Gingerly lifting a stack of scrolls, hoping the whole lot won’t tumble from the shelves, I move to the tables to unroll one. Cillian takes up the table next to me, opening a leather-bound book that is clearly from a more recent time.

As he flips through the book, I study the first page of my scroll—a map of Castara. I scan the diagram of our lands, taking in the Kingdom of Varethiel longer than the rest. When I shuffle to the next page, there is a map of Pollara.

“I’ve never seen the other worlds.” I run my hand over the depiction. “Have you ever been?” I ask Cillian without looking up.

“Not often. A few times with my family for royal events.” He comes over and looks over my shoulder at the table.

“Pollara is beautiful. Their crystal and salt mines are like nothing else I’ve ever seen.

” He points to an area on the map. “The stars at night look as if they’re so close you could reach up and touch them.

” He pauses and then peels the page back to a third map.

Alhena—the Vampire world. Even the image appears to be drawn darker than the others.

“Royal visits to Alhena are even rarer.” I don’t have to be able to see his face to sense the change in him. The tension is rolling off of him. “It is not somewhere I’d like to visit again.”

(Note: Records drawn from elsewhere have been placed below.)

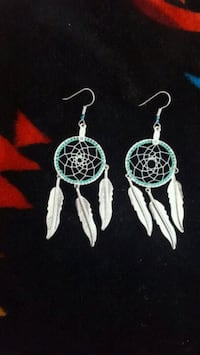 pair of teal-and silver dream catcher earrings Billings, 59101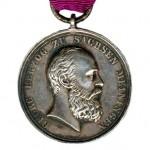 Sachsen-Meiningen-Medaille-Ernestinischer-Hausorden-Georg-1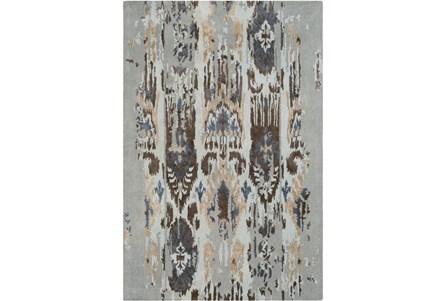 60X96 Rug-Wool Ikat Drip Grey & Brown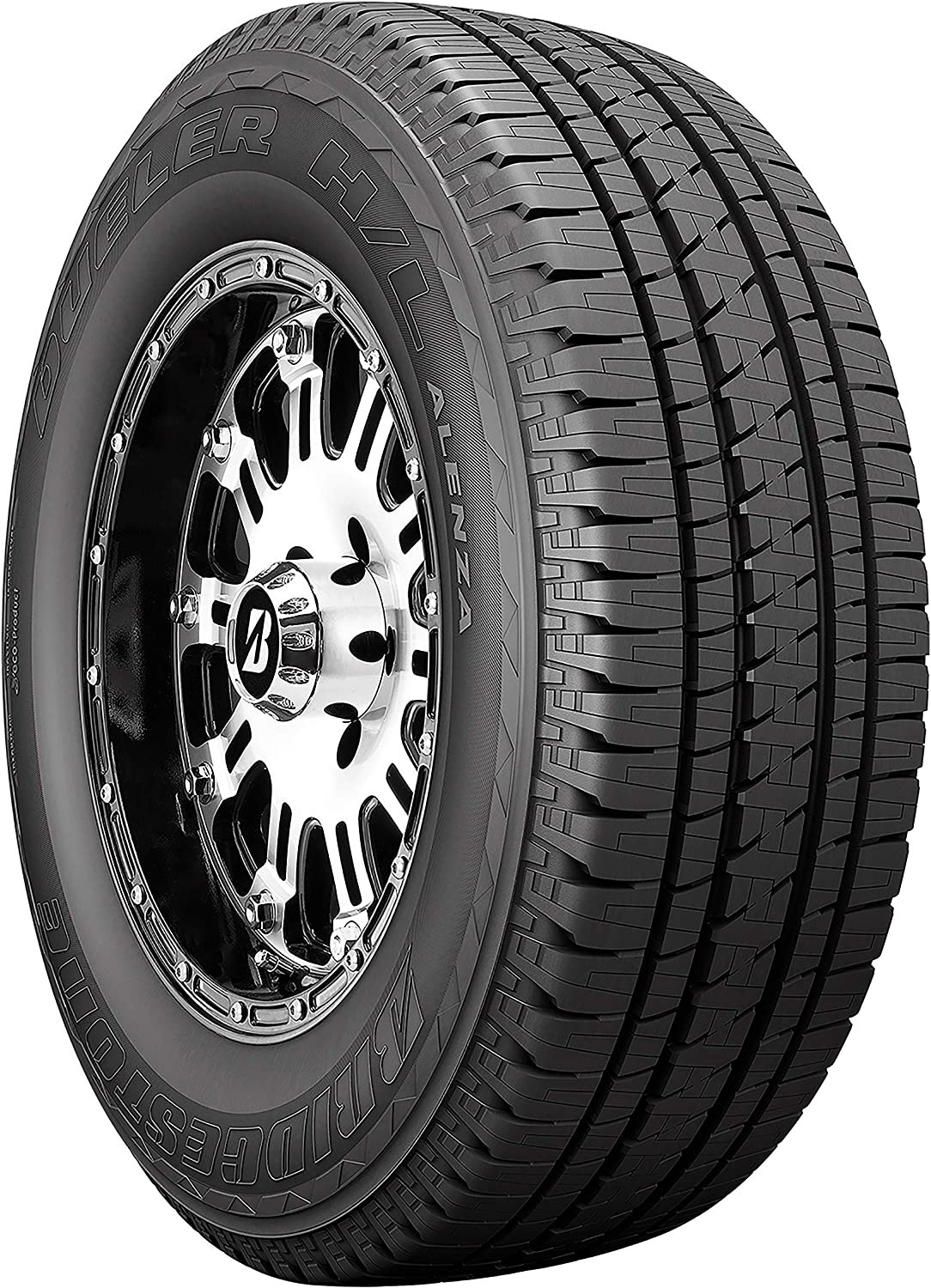<strong>Firestone Destination LE2 Highway Terrain SUV Tire</strong>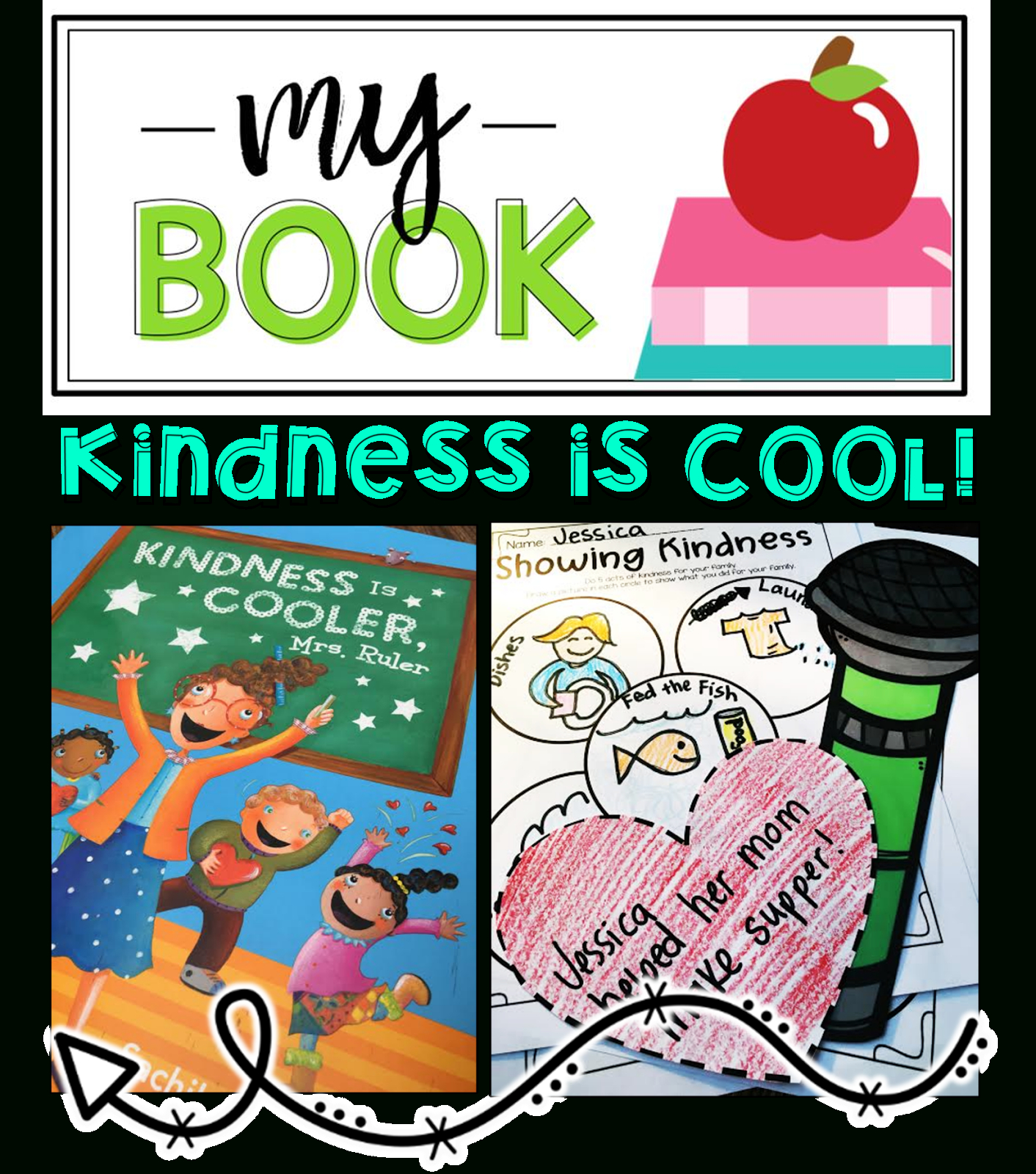 Books Teachers Love: September 2016 - The Teacher Talk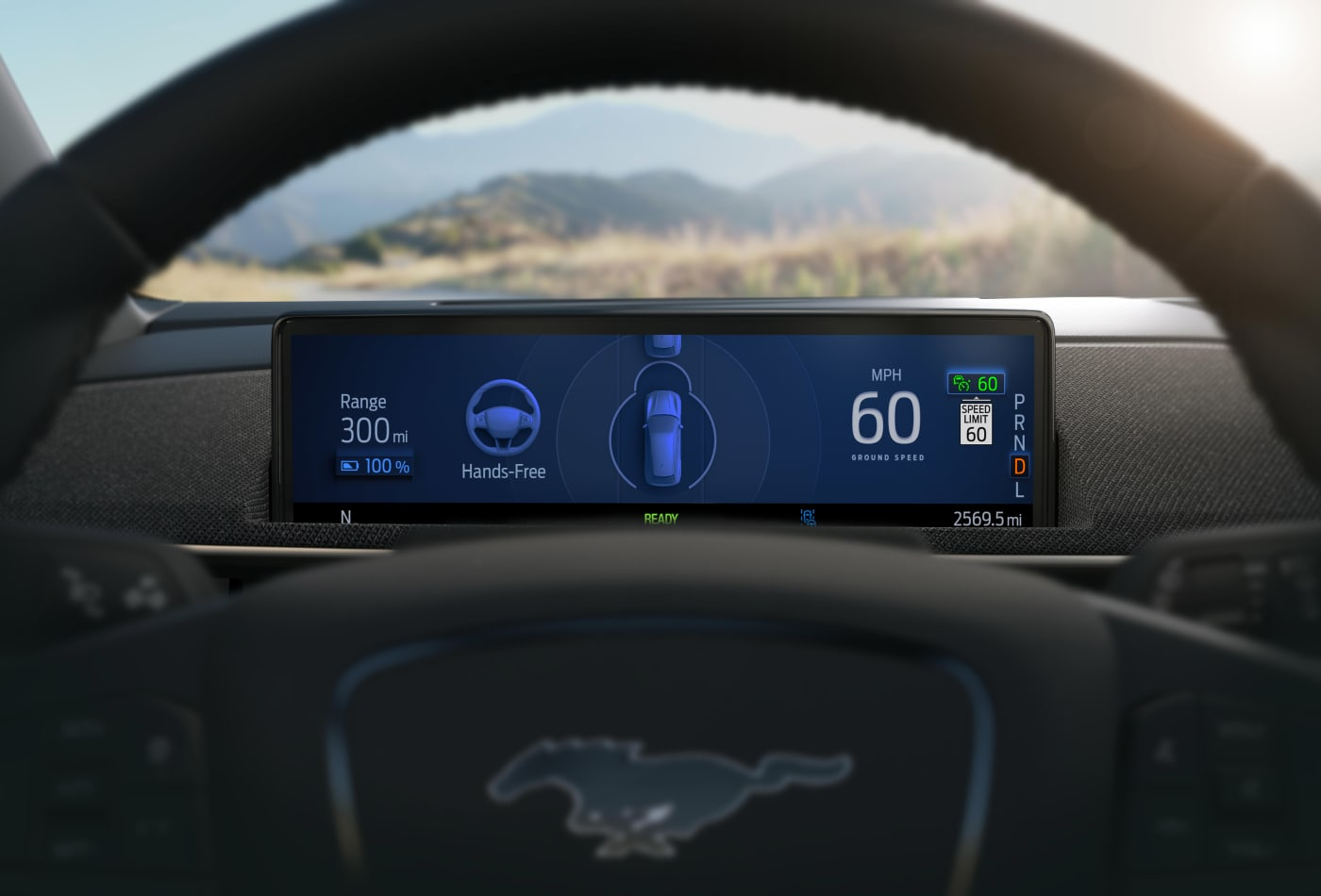 Ford CEO takes shot at Tesla for using customers to test unfinished tech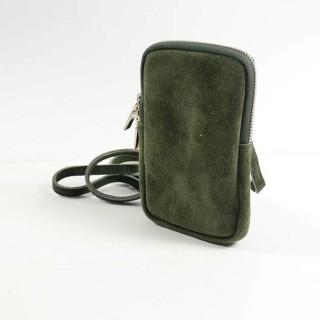 Farfouillette Small Kaki Leather Camera Bag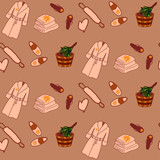 Colored spa seamless pattern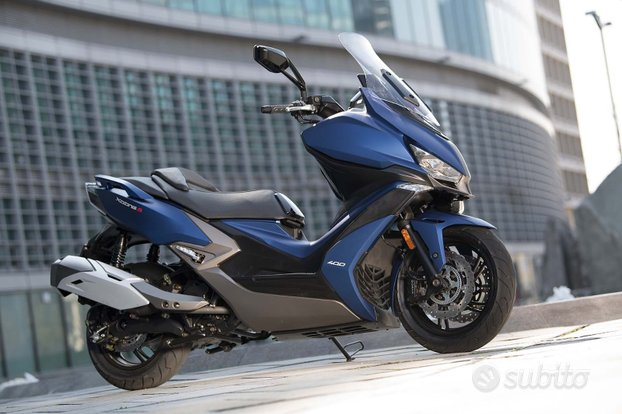 Kymco Xciting 400i S abs
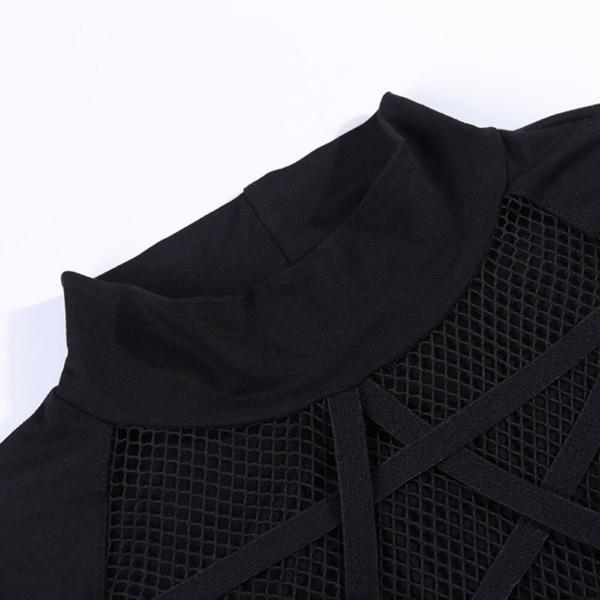 Rosetic Gothic Hollow Sexy T-Shirt Women Pentagram Design Streetwear Casual Tshirt Long Sleeve Cool Goth Girl Spring Tops 2020 4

“Why?” I instinctively whisper, like the vampires will be able to hear me through the parchment.

“It’s a vicious, brutal world. Humans are still the vampire world’s main source of food.”

I jerk my head up to him in shock. We have humans here as workers, but they are treated well. Most prefer life here.

“It’s different there,” Cillian adds. “Humans are used for whatever the vampires want, and humans have no say.”

“How do humans end up there?” Why would anyone willingly go to a world like that?

“Apollyon has never forgiven Elohim. He turned his people against the humans. They aren’t just a food source, they’re the enemy. Many of the humans there were manipulated or stolen by vampires that have snuck back to Elohim’s world, but some humans go there in death.”

“But Enzo, the Varethiel guards—” I cut myself off, shaking my head. I don’t know any of them, but they didn’t seem to fit what he’s describing.

“Yes, the original demons are irredeemable in their anger and vengeance. But some of the made-vampires remember being human and disagree with the treatment of their former kind. It’s actually why Aiden opened Varethiel to a few who have proven themselves.

” He pauses, thinking. “It was a risky decision. But helping those that wanted out of Alhena—I admire it.”

His eyes turn towards me for the first time. “Just be careful if”—he hesitates—“when you have to go there.” We stand there, staring at each other for what feels like minutes but could have been only a few heartbeats.